If the next page to be printed exists (YES in step S412), the processing returns to step S404. On the other hand, if no next page to be printed exists (NO in step S412), the processing proceeds to step S414.

In step S414, the CPU 301 performs processing of stopping the application of a high voltage and the driving of the motor, and ends the printing operation. The processing then proceeds to step S402 again.

The processing described in FIG. 4 is executed until the image forming apparatus 100 is powered off.

As illustrated in FIG. 4, when the amount of remaining toner is more than a predetermined value, the amount of remaining toner is calculated based on the pixel count of a printed image in the present exemplary embodiment. In this manner, it is possible to display on the operation unit how much toner is used even when the amount of remaining toner is undetectable by a sensor, such as the optical sensor. Additionally, in the present exemplary embodiment, when the actual amount of remaining toner is less than or equal to a predetermined value, the amount of remaining toner determined based on an output from the sensor, such as the optical sensor, is displayed on the operation unit.

This configuration allows the operation unit to display an accurate amount of remaining toner compared to using the pixel count when the actual amount of remaining toner is less than or equal to a predetermined value.

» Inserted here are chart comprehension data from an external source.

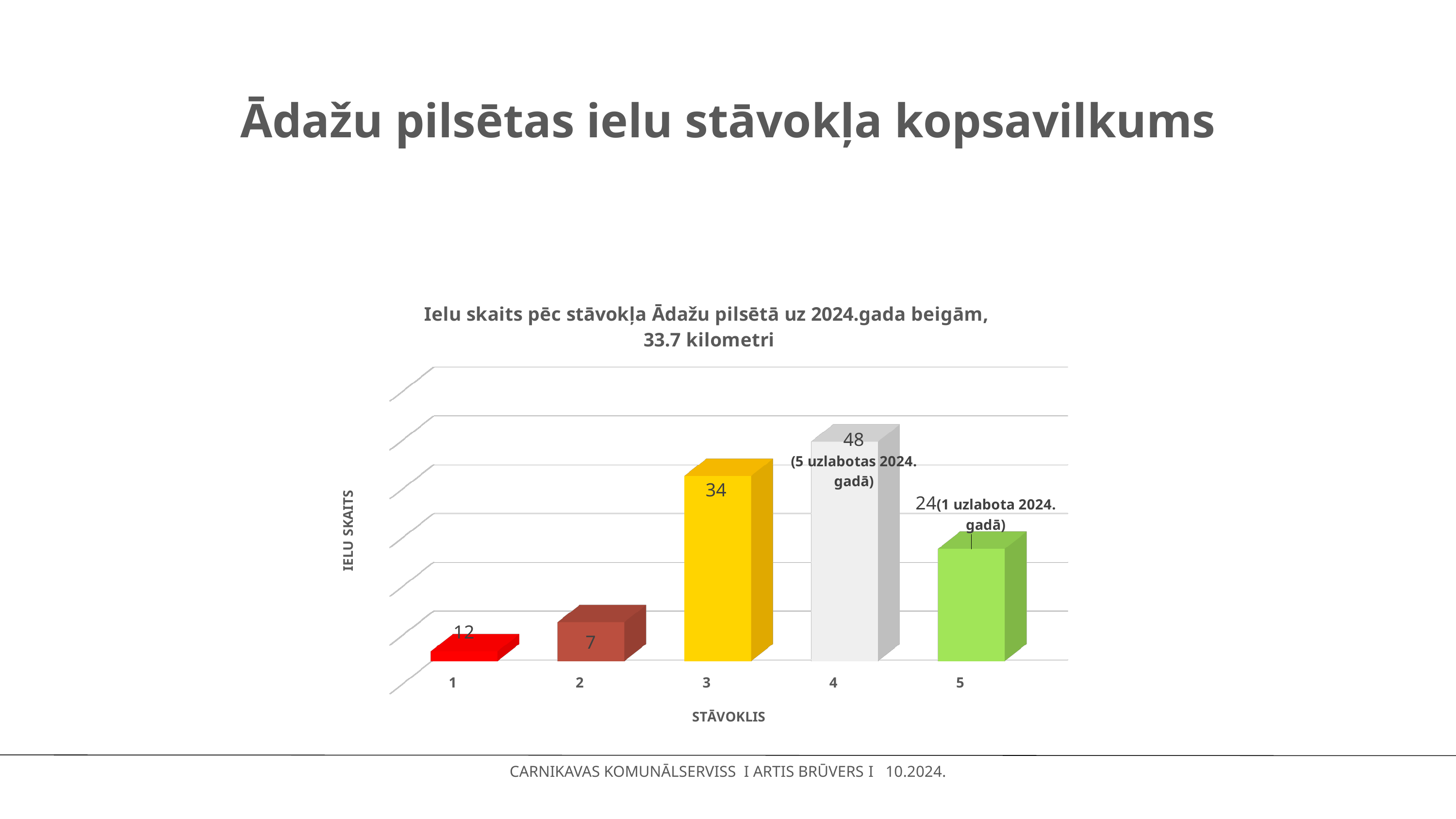
Which is larger, the value for condition 5 or the value for condition 1? condition 5 What is the value for condition (stāvoklis) 1? 12 What is the difference between the values for condition 4 and condition 3? 14 What is the value for condition (stāvoklis) 3? 34 How many condition categories are shown on the x axis? 5 What is the value for condition (stāvoklis) 4? 48 Which condition category has the highest number of streets? 4 What kind of chart is shown on the slide? bar chart What is the label of the x axis of the chart? STĀVOKLIS What is the value for condition (stāvoklis) 5? 24 What is the value for condition (stāvoklis) 2? 7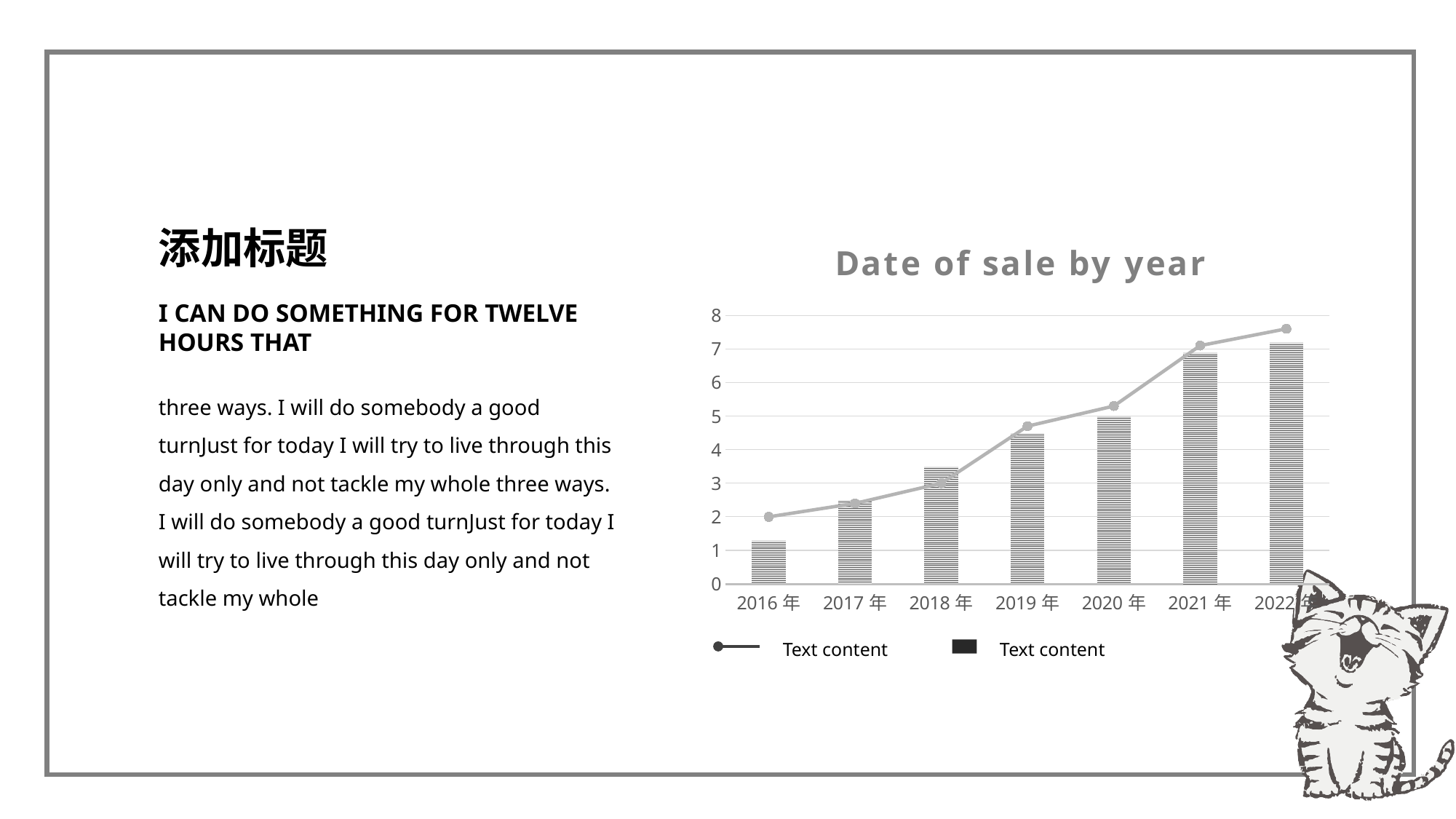
Is the bar value for 2016 年 greater or less than 2? less What kind of chart is shown on the slide? A combined bar and line chart Is the line value for 2022 年 greater or less than 7? greater How many series does the chart's legend list? 2 Which year has the shortest bar in the chart? 2016 年 Which year has the larger bar value, 2017 年 or 2019 年? 2019 年 Is the line value for 2019 年 greater or less than 4? greater Which year has the tallest bar in the chart? 2022 年 Do the bar values rise or fall from 2016 年 to 2022 年? rise How many years are shown on the x axis of the chart? 7 What is the title of the chart? Date of sale by year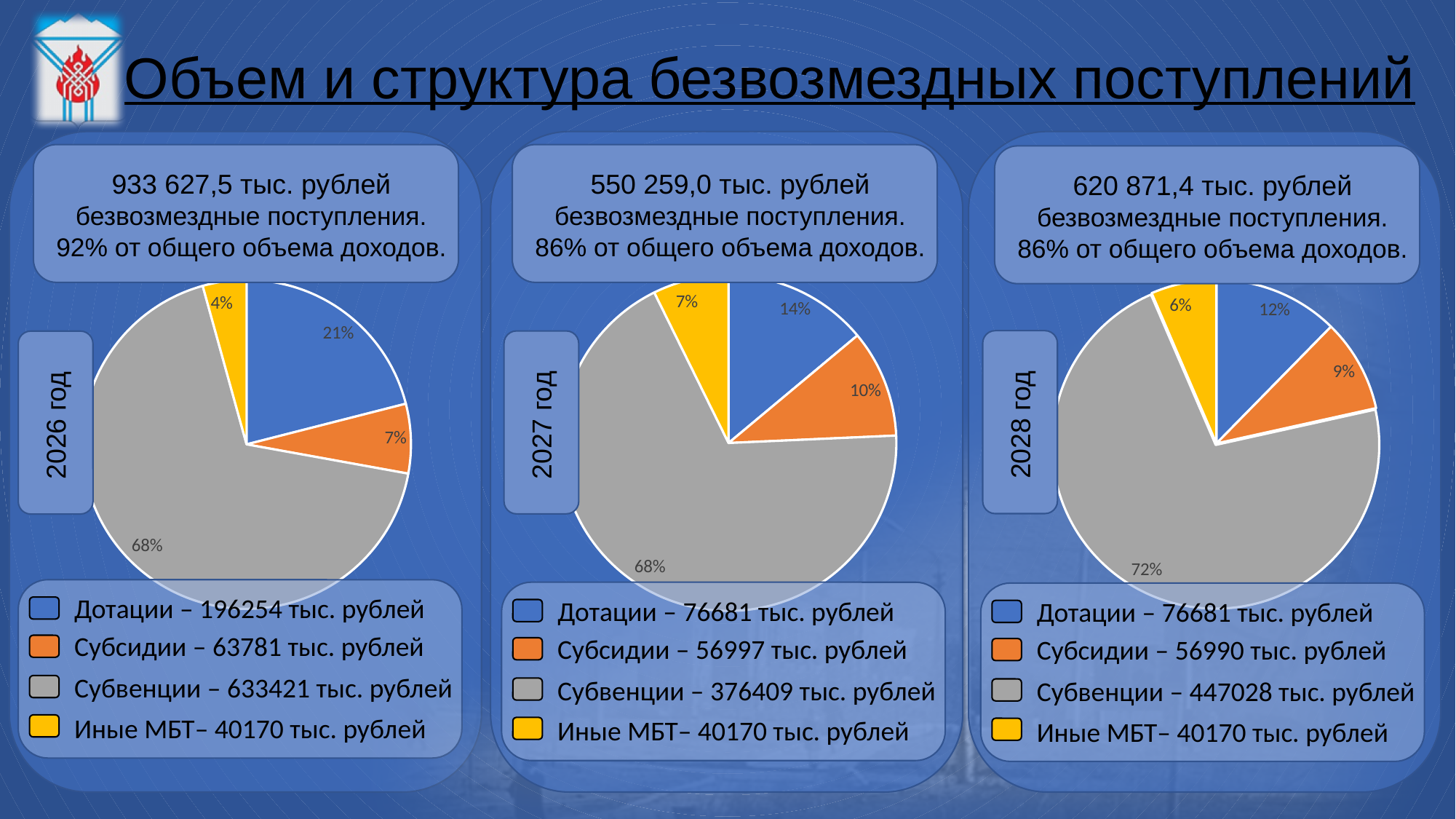
In the 2028 год chart, what is the value for Субсидии according to the legend? 56990 тыс. рублей How many slices does the 2028 год pie chart have? 4 In the 2027 год pie chart, which slice is larger: Субсидии or Иные МБТ? Субсидии In the 2027 год pie chart, what share does the Дотации slice have? 14% In the 2026 год pie chart, what share does the Субвенции slice have? 68% In the 2028 год pie chart, what share does the Иные МБТ slice have? 6% In the 2028 год pie chart, which category has the largest slice? Субвенции In the 2026 год pie chart, what is the difference in percentage points between the Дотации and Субсидии slices? 14 In the 2026 год chart, what is the value for Дотации according to the legend? 196254 тыс. рублей What type of chart is used for each year on the slide? Pie chart In the 2027 год chart, what is the value for Субвенции according to the legend? 376409 тыс. рублей In the 2026 год pie chart, which category has the smallest slice? Иные МБТ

As described above, according to the present exemplary embodiment, even when the remaining amount is in a range in which the amount of remaining toner is undetectable by the optical sensor after toner is supplied, the amount of remaining toner is predicted and displayed based on the pixel count at the time of an image formation. Furthermore, when the predicted value falls below an upper limit value of the remaining amount detectable by the optical sensor, the predicted value is fixed at the upper limit value and displayed, and then the amount of remaining toner is displayed based on the detection result from the optical sensor after the amount of remaining toner becomes a value detectable by the optical sensor.

This makes it possible to display the remaining amount at multiple levels even when the amount of remaining toner is in the range in which the amount of remaining toner is undetectable by the optical sensor after toner is supplied.

In the present exemplary embodiment, the description has been given of a monochrome image forming apparatus including one image forming unit 120 as an exemplary embodiment for simplifying the description, but a full-color image forming apparatus including a plurality of image forming units can also perform similar processing.

Additionally, the description has been given of an electrophotographic image forming apparatus that uses toner as a developing agent, but an ink-jet image forming apparatus that uses ink as a developing agent can also perform similar processing.

While the present disclosure has been described with reference to exemplary embodiments, it is to be understood that the disclosure is not limited to the disclosed exemplary embodiments. The scope of the following claims is to be accorded the broadest interpretation so as to encompass all such modifications and equivalent structures and functions.

This application claims the benefit of Japanese Patent Application No. 2024-016990, filed Feb. 7, 2024, which is hereby incorporated by reference herein in its entirety.